Dallas will still make mistakes. But give them credit when they get things right.

Players are fungible - mostly

The Cowboys are at risk of not having DeMarcus Lawrence on the field, so they are doomed. Even if they get him back in the fold, if they don’t sign Earl Thomas or Landon Collins or some other stud safety, they still have no hope. If they somehow manage, despite their own missteps, to get the defense in order, they are playing with fire concerning Ezekiel Elliott, and his loss in the future or even just dissatisfaction if they do not give him an immediate extension will surely be the death knell. If they avoid that pitfall, they are surely going to lose Cole Beasley, and that is probably enough to lead to failure this season.

So it goes on Twitter. The problem is, that it just isn’t true.

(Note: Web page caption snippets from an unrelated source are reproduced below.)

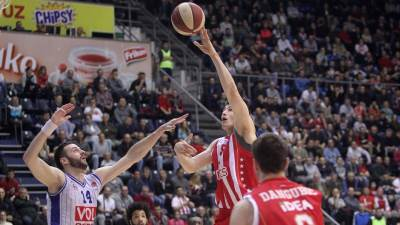 Luka Mitrovic Luka Mitrović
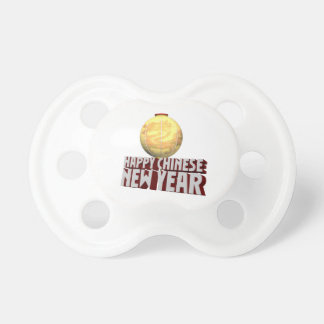 Happy Chinese New Year BooginHead Pacifier
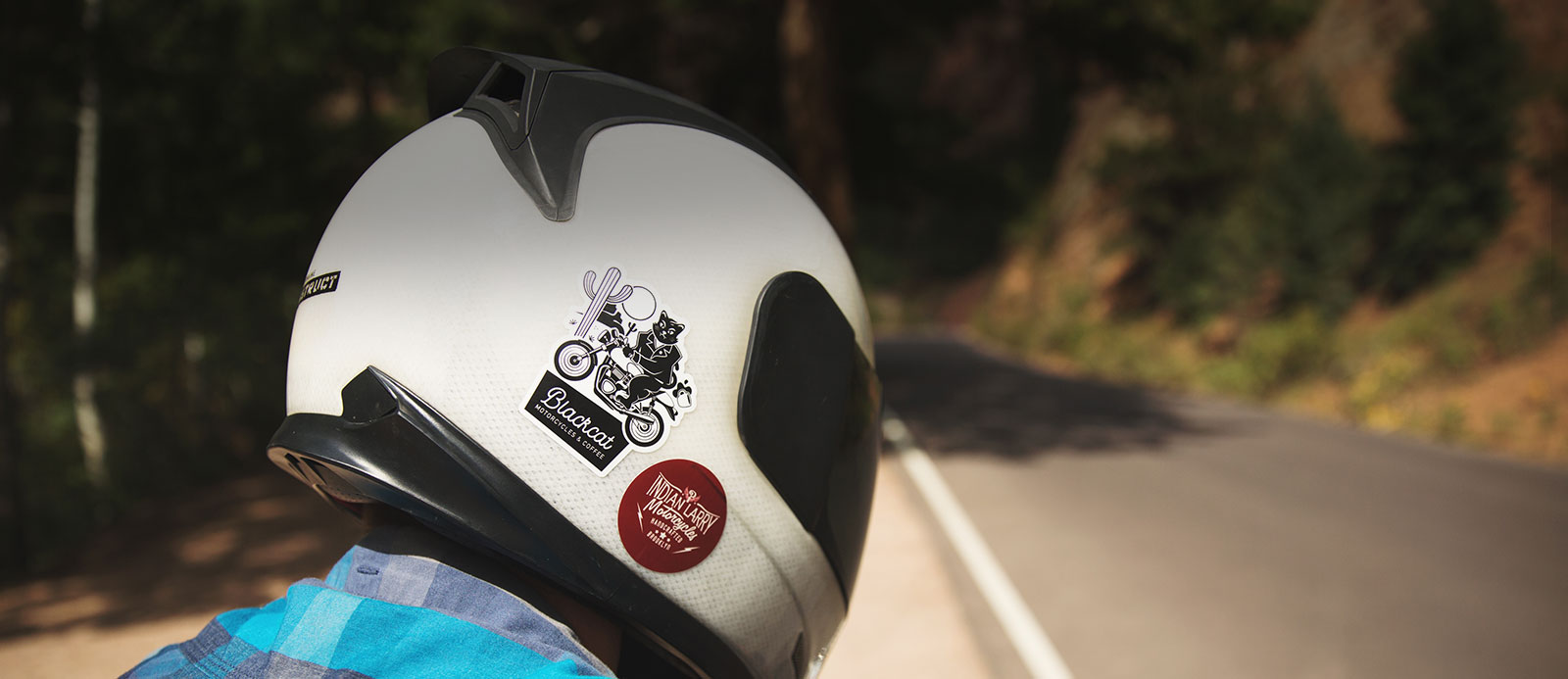 Motorcycle helmet stickers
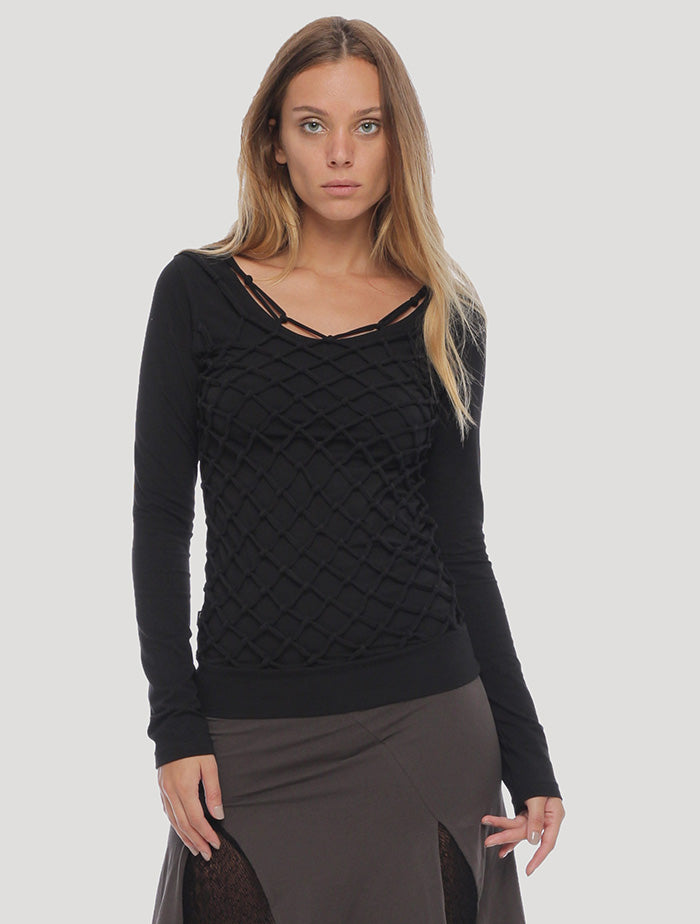 Basket Rmx' Long Sleeves Top
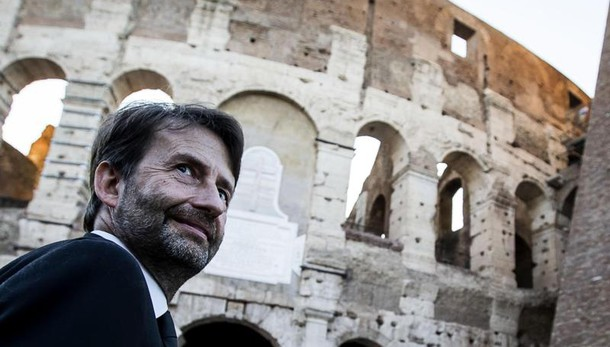 Colosseo, arriva il direttore manager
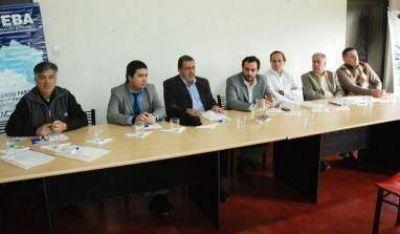 Molina participó de encuentro de productores frutihortícolas en Mar del Plata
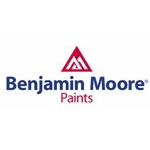 Benjamin Moore & Co. Stains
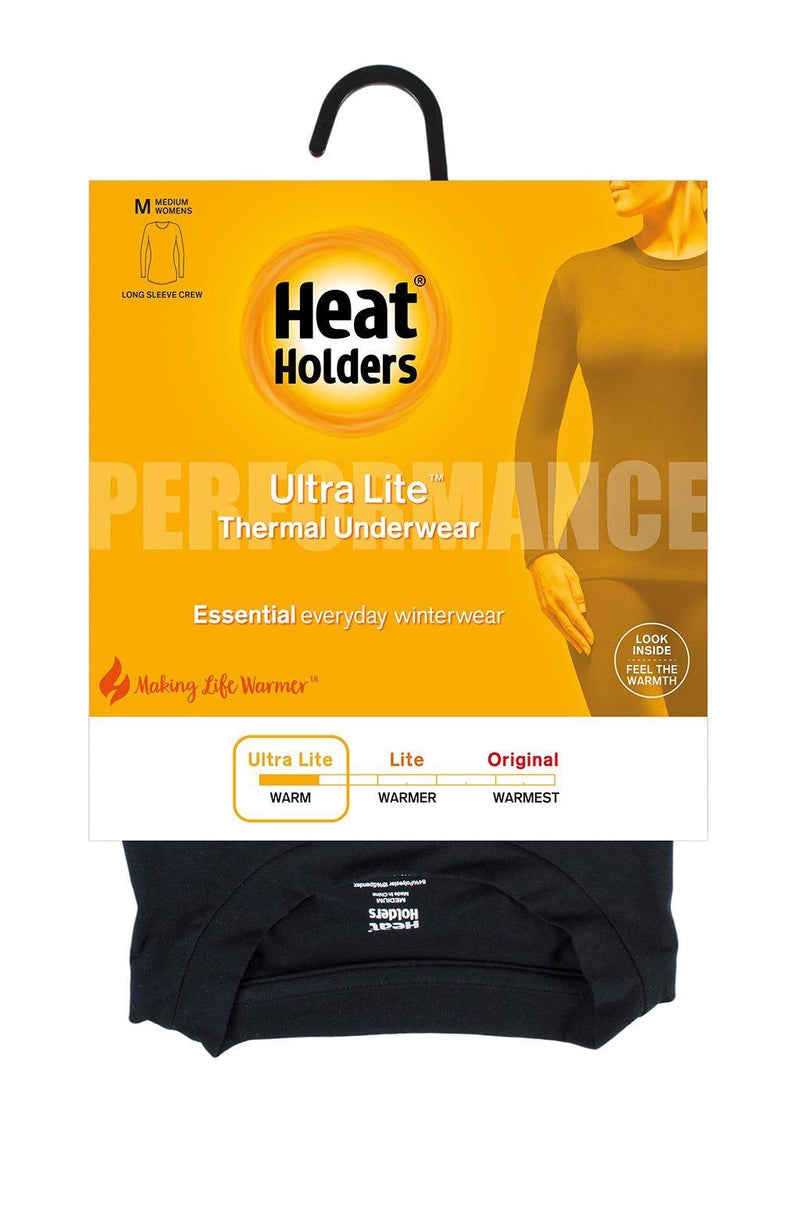 Women's ULTRA LITE™ Base Layer Tops Packaging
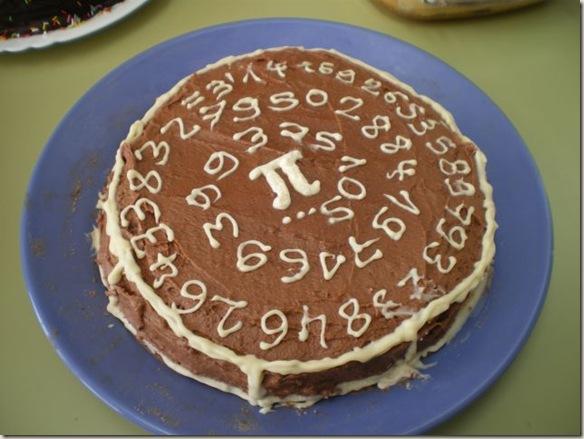 1premio-tarta-pi-con-decimales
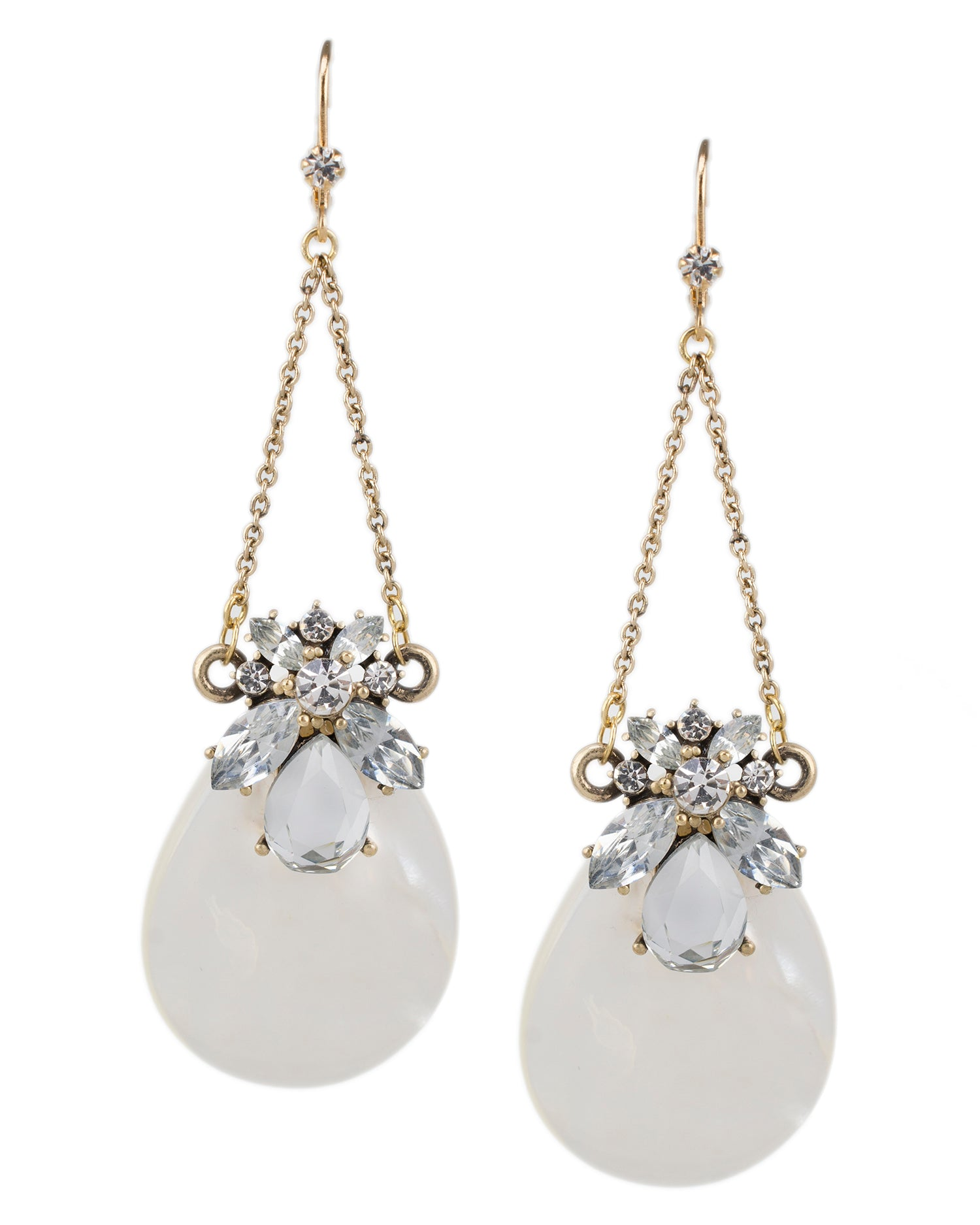 Mother of Pearl and Crystal Cluster Earrings
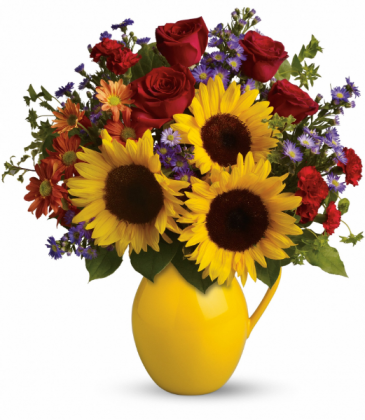 Sunny Day Pitcher of Joy All-Around Floral Arrangement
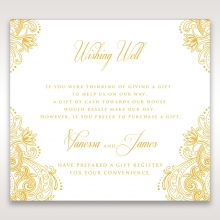 imperial-glamour-with-foil-wishing-well-stationery-card-DW116022-WH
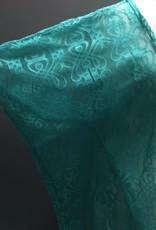 Cardigan Teal Lace Kimono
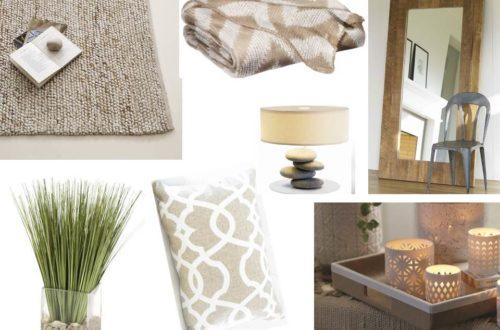 zen bedroom decor ideas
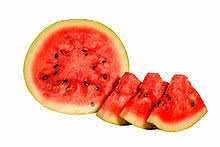pics of water melon. Interesting Melon Watermelon In Pics Of Water Melon D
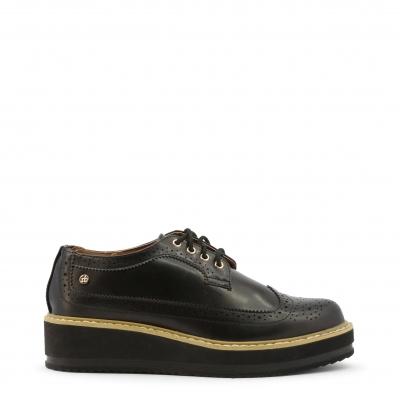 Pantofi siret Roccobarocco RBSC1JM03 Negru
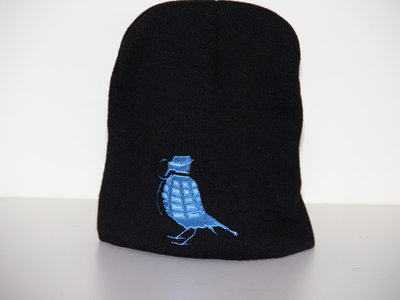 Burd Cage Beanie (Black/Blue) FREE POSTAGE main photo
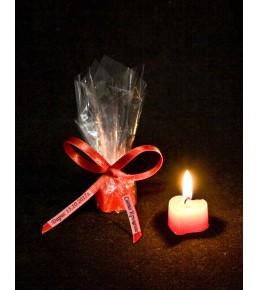 Декоративна свещ - сърце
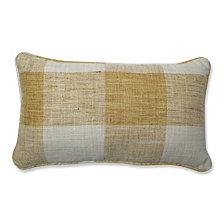 Check Please Sunshine Rectangular Throw Pillow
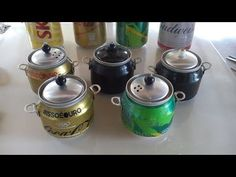 Como fazer panelinha de latinha - YouTube Aluminum Can Crafts, Aluminum Cans, Recycle Cans, Diy Cans, Coke Can Crafts, Physical Activities For Toddlers, Diy Para A Casa, Hand Embroidery Videos, Toy House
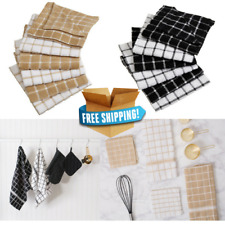 Cotton Dish Towels │Kitchen Towels│Set Of 6 Ultra Absorbent Cotton Dish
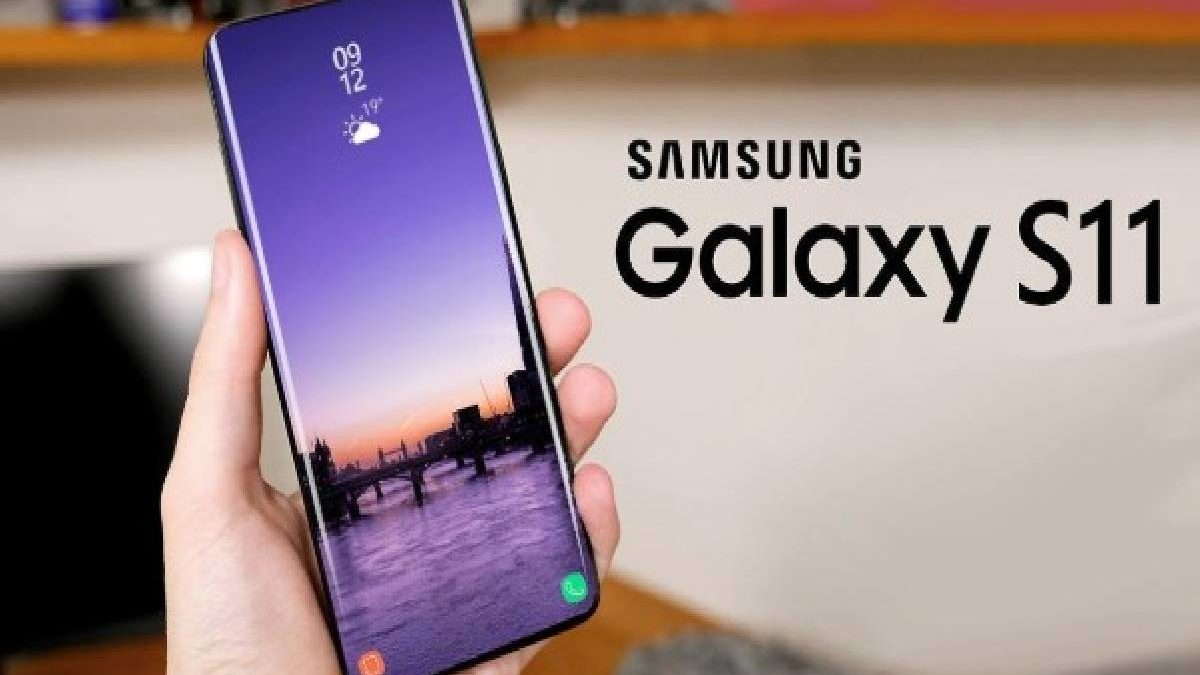 Galaxy S11 – Network, Launch Date, and More
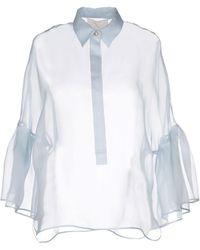 Genny - Shirts - Lyst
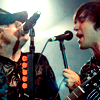 singing to each other, pete/patrick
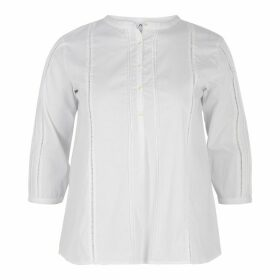 Loose Fit Boyfriend Blouse with 3/4 Length Sleeves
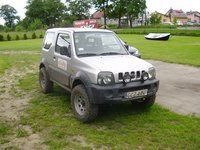 Picture of 1999 Suzuki Jimny, exterior, gallery_worthy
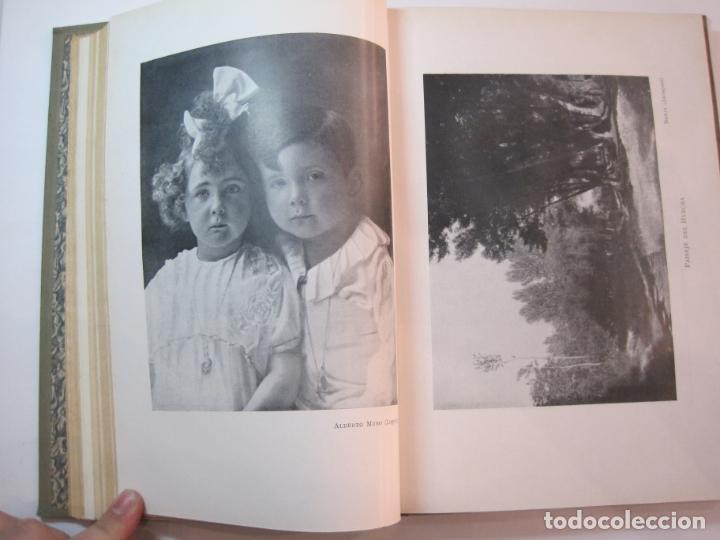 Libros antiguos: EL PROCESO FOTOGRAFICO-AÑO 1924-REVISTA ILUSTRADA-VER FOTOS-(V-22.751) - Foto 25 - 261849130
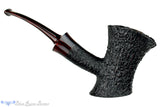 Jesse Jones Pipe Black Blast Bent Cherrywood at Blue Room Briars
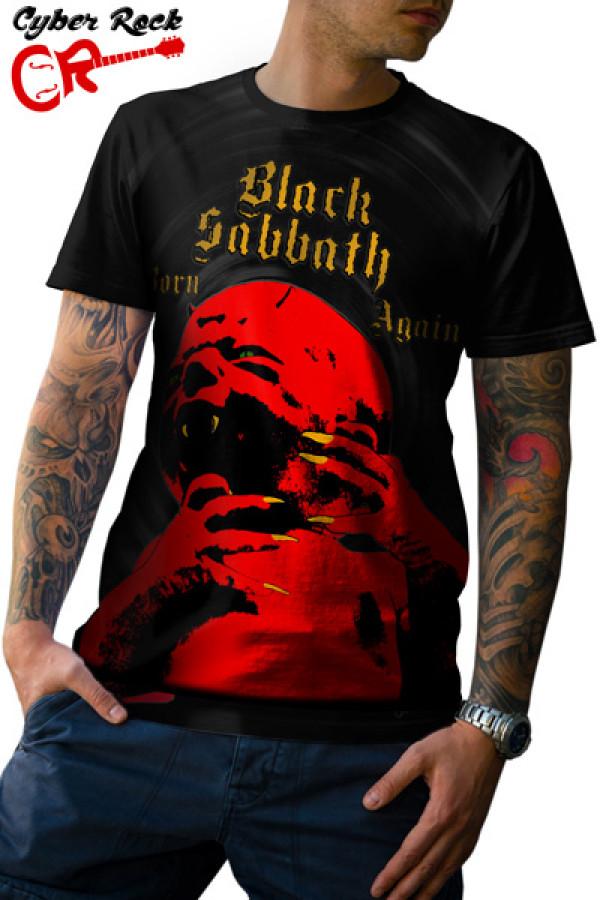 Camiseta Black Sabbath Born Again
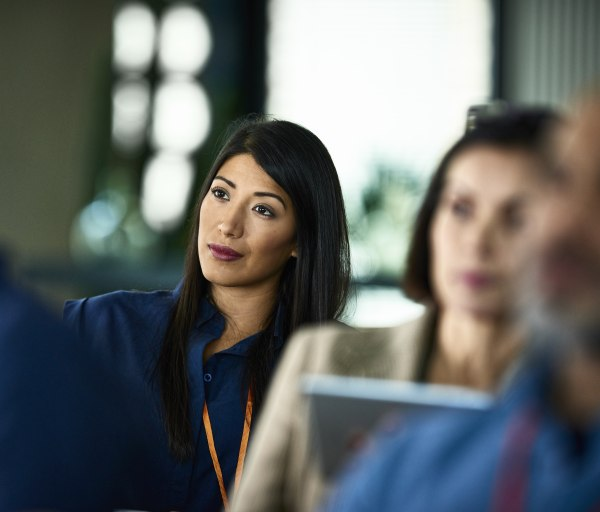 Best Online Bachelor's in Homeland Security 2021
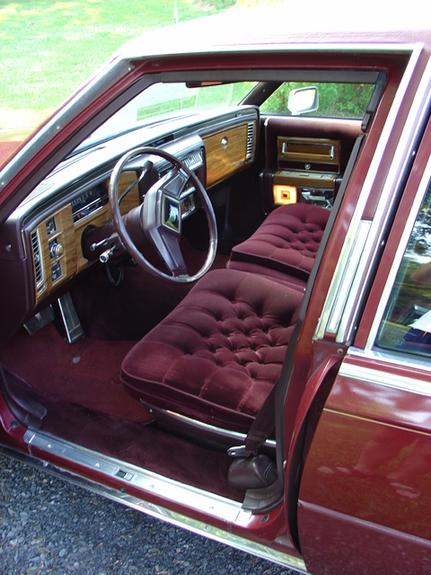 luddyludwick 1985 Cadillac Fleetwood Specs Photos Modification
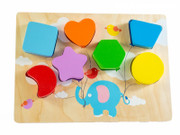 Kiddie Connect Flying Balloon Chunky Shape Puzzle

That’s not to say it would be easy to replace Lawrence or Elliott or Beasley. The team would be much better served keeping all of them. But it is a team sport, and one player does not make or break things. A single man, even one as good as DLaw or Zeke, will affect the chances of winning - but generally, their loss can be overcome by a well-run team. NFL teams need to keep as many of their best as they can, but because of both the cap and the cash outlay (which directly affects the bottom line of the owners, don’t forget), there are some limits to what any team can and will do.

No, a lone player does not make or break things - with that one huge exception.

The franchise quarterback. If you have one, just about anything is possible. If you don’t, you have to get everything else just about perfect, like a truly dominant defense combined with other skill players on offense that can cover up the flaws of the passer. But if you have one of the ten to fifteen quarterbacks that are legitimate standard bearers, you always have a shot. Thompson had this in the article quoted above:

Only three Hall of Fame coaches in the Super Bowl era didn’t coach a Hall of Fame quarterback. One, Tony Dungy, will fall from the list the first year Peyton Manning is eligible.

That seems significant.

The Cowboys think they have their QB in Dak Prescott. If they don’t, then all the other stuff is probably not enough. But if they are right, they can look at the Super Bowl as a realistic goal to have as long as Prescott is in his prime - and as a quarterback, that could be another decade. His extension is the most important, not Lawrence’s, or Elliott’s, or Amari Cooper’s. Get Dak locked up, and if he is what the team clearly thinks he is, then Dallas has a chance to overcome any other issue.

So try to stay calm and rational. Things are far from perfect, but they are not as horrific as some out there paint them. There is still time to get the problems fixed, or find work-arounds. It is a long offseason, so pace yourself.